Parliament of South Africa
- Long title Act to prohibit the granting of interdicts or other dilatory orders of court having the effect of staying or suspending the removal or ejectment of natives in certain cases, and to provide for other incidental matters. ;
- Citation: Act No. 64 of 1956
- Enacted by: Parliament of South Africa
- Royal assent: 15 June 1956
- Commenced: 22 June 1956
- Repealed: 1 July 1986

Repealed by
- Abolition of Influx Control Act, 1986

= Natives (Prohibition of Interdicts) Act, 1956 =

Natives (Prohibition of Interdicts) Act, Act No 64 of 1956, formed part of the apartheid system of racial segregation in South Africa. It deprived Africans of the right to appeal to the courts by means of an interdict or any legal process against forced removals.

==Content of the Act==
The following is a brief description of the sections of the Natives (Prohibition of Interdicts) Act:
- Section 1
Defined the meanings of common words within the Act.
- Section 2
Defines that the execution of some orders of court would not be able to be stayed or suspended by means of legal processes.
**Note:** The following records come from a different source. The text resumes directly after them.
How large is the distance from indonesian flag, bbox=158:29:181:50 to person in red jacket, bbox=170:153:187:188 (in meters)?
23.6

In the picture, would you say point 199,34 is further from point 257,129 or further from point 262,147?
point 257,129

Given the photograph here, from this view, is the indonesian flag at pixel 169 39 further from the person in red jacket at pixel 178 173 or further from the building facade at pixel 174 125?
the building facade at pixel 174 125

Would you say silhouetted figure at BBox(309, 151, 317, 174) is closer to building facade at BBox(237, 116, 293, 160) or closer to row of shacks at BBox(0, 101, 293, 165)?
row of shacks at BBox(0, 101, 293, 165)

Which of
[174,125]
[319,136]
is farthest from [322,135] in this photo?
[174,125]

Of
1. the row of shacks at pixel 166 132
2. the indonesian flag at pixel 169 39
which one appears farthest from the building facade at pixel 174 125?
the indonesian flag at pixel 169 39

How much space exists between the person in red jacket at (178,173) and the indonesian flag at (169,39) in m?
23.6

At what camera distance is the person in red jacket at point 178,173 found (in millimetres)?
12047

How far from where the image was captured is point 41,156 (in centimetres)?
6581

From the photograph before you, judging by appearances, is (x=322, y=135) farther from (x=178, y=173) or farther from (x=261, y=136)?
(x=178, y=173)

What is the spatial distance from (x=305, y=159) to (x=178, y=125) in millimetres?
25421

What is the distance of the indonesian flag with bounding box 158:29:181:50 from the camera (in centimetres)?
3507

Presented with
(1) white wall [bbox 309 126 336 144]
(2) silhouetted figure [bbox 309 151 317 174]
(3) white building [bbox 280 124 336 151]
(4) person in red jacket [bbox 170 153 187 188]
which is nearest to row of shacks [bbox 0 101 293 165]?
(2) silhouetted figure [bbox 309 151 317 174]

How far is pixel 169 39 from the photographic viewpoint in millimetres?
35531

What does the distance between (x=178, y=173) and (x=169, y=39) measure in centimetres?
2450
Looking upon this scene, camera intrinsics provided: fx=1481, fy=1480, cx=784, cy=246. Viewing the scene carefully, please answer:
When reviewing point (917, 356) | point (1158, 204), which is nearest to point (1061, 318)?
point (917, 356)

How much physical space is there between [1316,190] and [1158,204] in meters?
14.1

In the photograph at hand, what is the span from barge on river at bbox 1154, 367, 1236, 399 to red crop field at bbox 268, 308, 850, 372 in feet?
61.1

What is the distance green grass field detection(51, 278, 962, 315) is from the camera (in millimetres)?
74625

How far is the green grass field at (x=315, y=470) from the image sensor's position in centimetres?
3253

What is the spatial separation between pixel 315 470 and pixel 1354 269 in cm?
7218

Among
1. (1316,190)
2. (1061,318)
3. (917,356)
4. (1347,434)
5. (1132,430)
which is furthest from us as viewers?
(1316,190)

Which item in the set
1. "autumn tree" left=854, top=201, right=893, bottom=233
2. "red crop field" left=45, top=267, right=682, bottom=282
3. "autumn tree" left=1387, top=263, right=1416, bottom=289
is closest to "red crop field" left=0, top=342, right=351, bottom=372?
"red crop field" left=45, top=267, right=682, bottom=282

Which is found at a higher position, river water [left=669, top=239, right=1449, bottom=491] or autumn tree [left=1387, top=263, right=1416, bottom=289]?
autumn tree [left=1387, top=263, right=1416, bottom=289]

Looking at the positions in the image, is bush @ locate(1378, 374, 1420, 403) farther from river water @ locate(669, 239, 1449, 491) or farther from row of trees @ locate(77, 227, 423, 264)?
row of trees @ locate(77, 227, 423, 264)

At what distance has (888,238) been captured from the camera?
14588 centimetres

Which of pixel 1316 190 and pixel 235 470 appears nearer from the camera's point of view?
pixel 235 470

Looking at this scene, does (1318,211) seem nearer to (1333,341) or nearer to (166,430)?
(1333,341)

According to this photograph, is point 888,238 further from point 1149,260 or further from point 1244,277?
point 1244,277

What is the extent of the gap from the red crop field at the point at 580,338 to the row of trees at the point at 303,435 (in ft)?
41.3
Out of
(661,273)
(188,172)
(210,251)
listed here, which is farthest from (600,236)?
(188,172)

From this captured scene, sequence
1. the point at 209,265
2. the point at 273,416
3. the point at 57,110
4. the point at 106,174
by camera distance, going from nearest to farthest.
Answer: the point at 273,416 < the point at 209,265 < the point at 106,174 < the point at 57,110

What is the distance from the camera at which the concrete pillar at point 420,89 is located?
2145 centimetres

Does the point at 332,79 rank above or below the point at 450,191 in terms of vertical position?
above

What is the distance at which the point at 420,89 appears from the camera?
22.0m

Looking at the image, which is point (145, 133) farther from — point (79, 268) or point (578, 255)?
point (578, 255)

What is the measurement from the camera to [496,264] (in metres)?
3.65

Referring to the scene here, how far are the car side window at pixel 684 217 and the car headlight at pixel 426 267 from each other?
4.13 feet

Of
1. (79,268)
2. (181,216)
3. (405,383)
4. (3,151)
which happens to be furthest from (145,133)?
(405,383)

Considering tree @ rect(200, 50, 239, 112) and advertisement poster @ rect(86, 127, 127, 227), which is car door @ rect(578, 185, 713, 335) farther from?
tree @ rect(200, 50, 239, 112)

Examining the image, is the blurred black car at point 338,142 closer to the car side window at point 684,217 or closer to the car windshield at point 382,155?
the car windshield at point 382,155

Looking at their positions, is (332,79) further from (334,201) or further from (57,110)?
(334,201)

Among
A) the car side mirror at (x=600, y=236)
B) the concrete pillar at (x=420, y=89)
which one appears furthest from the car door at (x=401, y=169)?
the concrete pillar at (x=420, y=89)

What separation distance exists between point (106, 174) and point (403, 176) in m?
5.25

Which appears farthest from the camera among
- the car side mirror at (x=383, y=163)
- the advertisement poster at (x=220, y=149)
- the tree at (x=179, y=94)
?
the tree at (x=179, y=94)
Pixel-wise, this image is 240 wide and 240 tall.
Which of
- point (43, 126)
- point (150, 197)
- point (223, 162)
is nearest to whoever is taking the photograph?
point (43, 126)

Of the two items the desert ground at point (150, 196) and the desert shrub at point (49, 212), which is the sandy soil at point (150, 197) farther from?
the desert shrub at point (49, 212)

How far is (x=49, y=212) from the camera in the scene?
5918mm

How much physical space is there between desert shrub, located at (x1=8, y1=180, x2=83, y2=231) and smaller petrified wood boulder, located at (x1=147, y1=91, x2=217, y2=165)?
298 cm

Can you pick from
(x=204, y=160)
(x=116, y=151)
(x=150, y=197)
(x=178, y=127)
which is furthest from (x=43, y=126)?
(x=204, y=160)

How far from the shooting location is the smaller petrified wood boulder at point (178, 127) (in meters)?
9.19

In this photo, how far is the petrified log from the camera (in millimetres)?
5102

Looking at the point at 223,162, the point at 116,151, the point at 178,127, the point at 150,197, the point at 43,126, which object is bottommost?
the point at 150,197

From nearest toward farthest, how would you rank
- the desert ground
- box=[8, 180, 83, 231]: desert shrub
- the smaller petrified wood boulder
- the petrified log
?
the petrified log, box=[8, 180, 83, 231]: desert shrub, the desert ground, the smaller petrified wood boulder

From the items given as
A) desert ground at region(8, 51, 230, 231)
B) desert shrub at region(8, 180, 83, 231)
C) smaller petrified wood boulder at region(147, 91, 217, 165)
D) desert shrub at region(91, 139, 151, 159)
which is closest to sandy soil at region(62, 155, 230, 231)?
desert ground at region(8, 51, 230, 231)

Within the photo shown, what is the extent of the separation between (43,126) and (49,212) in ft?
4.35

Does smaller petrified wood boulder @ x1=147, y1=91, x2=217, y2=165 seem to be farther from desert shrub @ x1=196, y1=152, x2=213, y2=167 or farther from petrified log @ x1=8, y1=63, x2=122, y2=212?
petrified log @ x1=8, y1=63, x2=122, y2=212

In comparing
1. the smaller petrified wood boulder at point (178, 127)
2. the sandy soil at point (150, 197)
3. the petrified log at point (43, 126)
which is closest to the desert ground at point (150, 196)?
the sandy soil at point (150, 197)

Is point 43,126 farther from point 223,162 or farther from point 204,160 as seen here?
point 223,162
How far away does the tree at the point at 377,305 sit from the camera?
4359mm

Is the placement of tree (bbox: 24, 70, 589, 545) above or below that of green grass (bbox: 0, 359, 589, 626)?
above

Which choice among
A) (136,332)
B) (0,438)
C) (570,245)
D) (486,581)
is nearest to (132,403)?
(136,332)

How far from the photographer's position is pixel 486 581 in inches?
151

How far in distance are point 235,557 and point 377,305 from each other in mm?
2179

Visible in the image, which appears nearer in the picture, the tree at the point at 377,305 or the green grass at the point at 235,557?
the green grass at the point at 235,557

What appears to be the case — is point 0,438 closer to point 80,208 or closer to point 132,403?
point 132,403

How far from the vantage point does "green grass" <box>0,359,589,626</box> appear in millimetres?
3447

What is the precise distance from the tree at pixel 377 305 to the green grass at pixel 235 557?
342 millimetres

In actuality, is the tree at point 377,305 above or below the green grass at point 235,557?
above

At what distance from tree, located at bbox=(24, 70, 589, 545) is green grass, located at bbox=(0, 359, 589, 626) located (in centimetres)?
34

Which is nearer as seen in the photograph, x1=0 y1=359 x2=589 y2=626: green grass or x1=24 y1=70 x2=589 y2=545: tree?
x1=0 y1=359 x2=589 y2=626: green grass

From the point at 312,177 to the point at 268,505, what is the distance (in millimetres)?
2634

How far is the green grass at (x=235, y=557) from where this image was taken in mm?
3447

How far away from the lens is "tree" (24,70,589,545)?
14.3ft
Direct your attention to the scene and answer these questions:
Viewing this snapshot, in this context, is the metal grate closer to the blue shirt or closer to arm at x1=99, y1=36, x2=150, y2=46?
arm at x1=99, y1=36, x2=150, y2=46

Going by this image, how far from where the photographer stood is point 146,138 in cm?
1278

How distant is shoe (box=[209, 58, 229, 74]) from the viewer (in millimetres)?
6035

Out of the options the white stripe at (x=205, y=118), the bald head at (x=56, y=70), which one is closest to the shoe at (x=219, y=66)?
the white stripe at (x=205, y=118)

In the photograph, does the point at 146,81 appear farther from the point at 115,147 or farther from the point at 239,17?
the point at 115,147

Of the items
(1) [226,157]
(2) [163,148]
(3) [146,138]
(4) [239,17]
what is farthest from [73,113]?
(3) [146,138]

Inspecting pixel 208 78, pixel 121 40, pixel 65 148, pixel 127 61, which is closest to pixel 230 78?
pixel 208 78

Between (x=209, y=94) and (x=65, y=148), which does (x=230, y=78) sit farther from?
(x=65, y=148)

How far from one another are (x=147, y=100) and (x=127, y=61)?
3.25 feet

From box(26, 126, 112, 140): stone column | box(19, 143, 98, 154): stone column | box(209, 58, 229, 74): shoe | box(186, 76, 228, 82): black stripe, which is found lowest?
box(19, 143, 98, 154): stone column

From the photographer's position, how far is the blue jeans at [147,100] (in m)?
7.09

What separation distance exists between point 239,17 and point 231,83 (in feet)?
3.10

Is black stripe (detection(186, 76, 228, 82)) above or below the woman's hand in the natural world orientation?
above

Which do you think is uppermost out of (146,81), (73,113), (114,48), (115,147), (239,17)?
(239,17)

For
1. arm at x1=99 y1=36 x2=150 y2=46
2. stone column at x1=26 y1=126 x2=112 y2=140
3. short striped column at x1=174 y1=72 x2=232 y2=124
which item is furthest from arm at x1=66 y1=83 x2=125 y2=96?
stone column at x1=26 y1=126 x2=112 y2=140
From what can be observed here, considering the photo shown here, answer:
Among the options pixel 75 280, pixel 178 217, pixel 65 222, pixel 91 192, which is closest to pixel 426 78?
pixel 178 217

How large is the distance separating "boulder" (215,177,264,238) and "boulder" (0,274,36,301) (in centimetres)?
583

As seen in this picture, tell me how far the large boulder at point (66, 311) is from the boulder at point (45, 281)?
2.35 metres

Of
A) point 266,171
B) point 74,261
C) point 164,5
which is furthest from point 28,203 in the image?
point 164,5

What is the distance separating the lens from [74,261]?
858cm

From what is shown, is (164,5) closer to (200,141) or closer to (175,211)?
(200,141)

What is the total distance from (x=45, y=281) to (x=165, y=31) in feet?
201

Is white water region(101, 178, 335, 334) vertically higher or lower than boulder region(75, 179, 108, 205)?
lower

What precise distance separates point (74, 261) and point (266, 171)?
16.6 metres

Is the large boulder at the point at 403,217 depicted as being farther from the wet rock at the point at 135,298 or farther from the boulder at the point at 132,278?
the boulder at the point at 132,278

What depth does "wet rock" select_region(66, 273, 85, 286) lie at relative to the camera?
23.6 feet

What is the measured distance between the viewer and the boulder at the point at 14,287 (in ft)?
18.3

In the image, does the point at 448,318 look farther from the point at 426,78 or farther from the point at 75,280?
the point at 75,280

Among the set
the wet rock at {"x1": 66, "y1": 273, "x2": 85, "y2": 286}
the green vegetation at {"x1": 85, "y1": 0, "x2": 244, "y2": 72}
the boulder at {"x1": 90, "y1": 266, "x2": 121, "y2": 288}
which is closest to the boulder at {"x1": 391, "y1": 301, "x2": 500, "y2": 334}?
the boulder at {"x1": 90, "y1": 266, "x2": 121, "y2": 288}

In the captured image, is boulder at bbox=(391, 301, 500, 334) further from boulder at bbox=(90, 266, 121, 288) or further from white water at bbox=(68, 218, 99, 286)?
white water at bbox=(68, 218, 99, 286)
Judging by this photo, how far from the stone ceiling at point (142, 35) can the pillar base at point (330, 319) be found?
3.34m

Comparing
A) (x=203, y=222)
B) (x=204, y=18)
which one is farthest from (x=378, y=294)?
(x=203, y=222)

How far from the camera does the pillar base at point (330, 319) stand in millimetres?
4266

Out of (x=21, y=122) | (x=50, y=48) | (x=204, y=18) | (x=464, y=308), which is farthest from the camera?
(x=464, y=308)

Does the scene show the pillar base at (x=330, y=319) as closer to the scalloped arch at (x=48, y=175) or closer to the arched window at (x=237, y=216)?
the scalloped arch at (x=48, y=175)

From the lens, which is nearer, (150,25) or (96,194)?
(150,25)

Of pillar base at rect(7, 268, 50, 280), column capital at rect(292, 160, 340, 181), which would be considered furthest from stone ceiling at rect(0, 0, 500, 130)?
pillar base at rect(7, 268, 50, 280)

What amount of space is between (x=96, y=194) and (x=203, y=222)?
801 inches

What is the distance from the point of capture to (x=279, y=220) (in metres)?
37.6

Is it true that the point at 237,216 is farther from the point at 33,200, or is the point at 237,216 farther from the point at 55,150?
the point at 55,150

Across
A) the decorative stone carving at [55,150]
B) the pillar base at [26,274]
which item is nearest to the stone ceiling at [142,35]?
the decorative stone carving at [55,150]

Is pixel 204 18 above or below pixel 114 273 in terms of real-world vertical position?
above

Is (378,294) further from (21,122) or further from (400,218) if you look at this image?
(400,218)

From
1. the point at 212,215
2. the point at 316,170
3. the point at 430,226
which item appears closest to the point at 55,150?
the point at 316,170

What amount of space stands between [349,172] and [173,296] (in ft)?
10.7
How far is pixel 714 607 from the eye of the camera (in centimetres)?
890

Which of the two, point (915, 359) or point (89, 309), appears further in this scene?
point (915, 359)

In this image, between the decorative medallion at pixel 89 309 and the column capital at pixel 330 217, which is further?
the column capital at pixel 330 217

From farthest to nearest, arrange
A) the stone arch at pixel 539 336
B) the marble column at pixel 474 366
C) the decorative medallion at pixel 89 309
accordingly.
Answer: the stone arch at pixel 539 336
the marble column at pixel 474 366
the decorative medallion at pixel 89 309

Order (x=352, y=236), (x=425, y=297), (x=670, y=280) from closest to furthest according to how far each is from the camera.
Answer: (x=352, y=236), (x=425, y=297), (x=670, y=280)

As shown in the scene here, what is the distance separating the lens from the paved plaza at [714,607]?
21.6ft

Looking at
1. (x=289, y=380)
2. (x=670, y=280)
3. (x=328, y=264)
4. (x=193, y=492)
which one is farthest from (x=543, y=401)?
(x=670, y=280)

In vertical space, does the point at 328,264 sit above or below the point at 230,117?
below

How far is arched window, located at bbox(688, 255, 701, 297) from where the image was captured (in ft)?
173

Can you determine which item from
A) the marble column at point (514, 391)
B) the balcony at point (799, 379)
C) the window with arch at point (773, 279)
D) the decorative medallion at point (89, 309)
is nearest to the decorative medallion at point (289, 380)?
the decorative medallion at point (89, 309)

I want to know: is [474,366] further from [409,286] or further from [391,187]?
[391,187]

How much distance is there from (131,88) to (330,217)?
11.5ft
This applied to orders to vacate, to be removed or arrested and detained to or from an area.
- Section 3
Defines that any stay or suspension of a court order to which the Act applies, especially prior to Act, would have no force and effect and would lapse.
- Section 4
Defines the compensation to be repaid for actual loss to a Native who obtained the order of court and has since been declared invalid.
- Section 5
Defines the Governor-General will proclaim in the Government Gazette, to which type of orders the Act will apply too and from what date.
- Section 6
Defined the name of the Act and when it comes into operation.